*Work to complete:*
Beneath this line are entries. Copy the range from the line with "Canvas Beach Ball" to the line with "Play-Doh – Kreativní kyblík", ends included, exactly; leave pictures out.

*Exercise material:*
○ ○ ○ ○

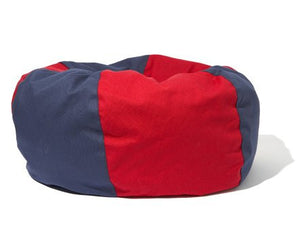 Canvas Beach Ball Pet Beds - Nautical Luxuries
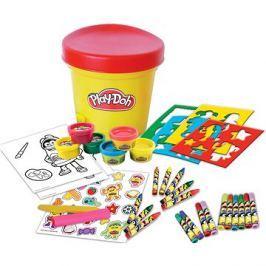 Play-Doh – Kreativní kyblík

○ ○ ○ ○

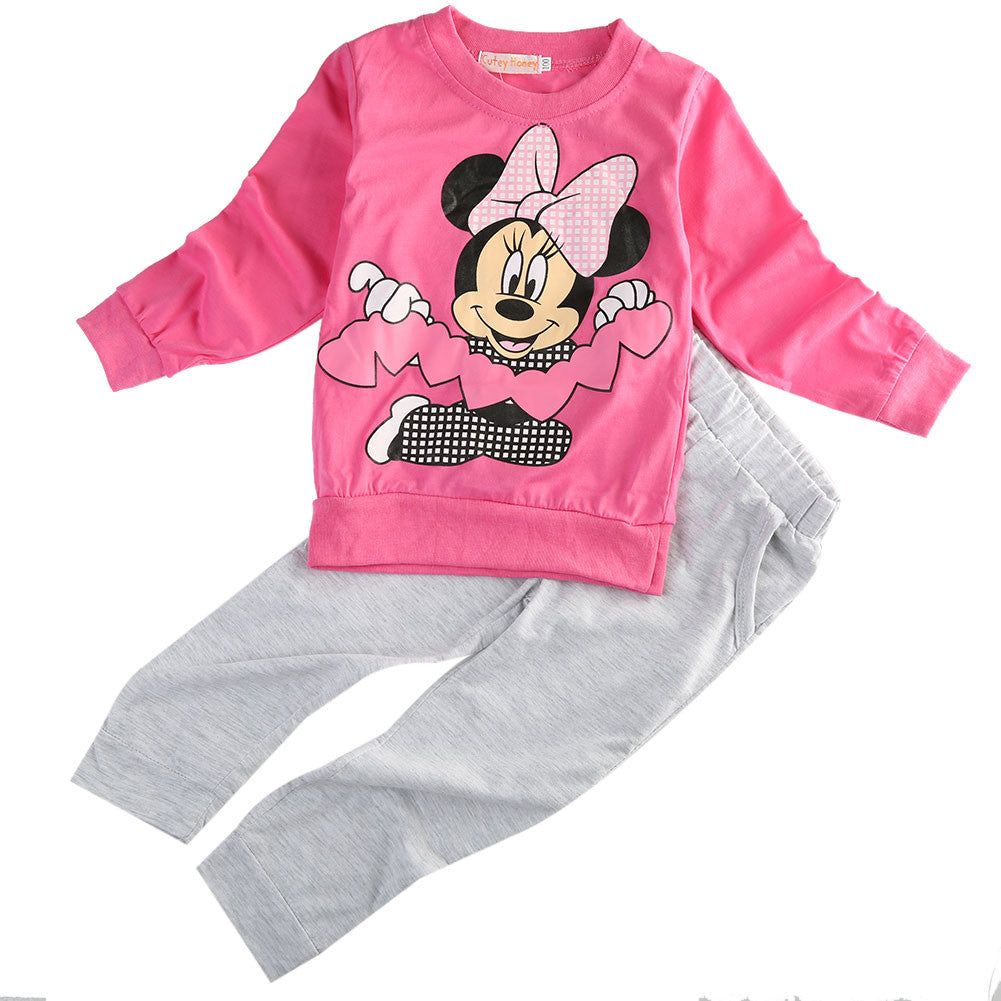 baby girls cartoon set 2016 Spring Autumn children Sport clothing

○ ○ ○ ○

*Result:*
 Canvas Beach Ball Pet Beds - Nautical Luxuries
 Play-Doh – Kreativní kyblík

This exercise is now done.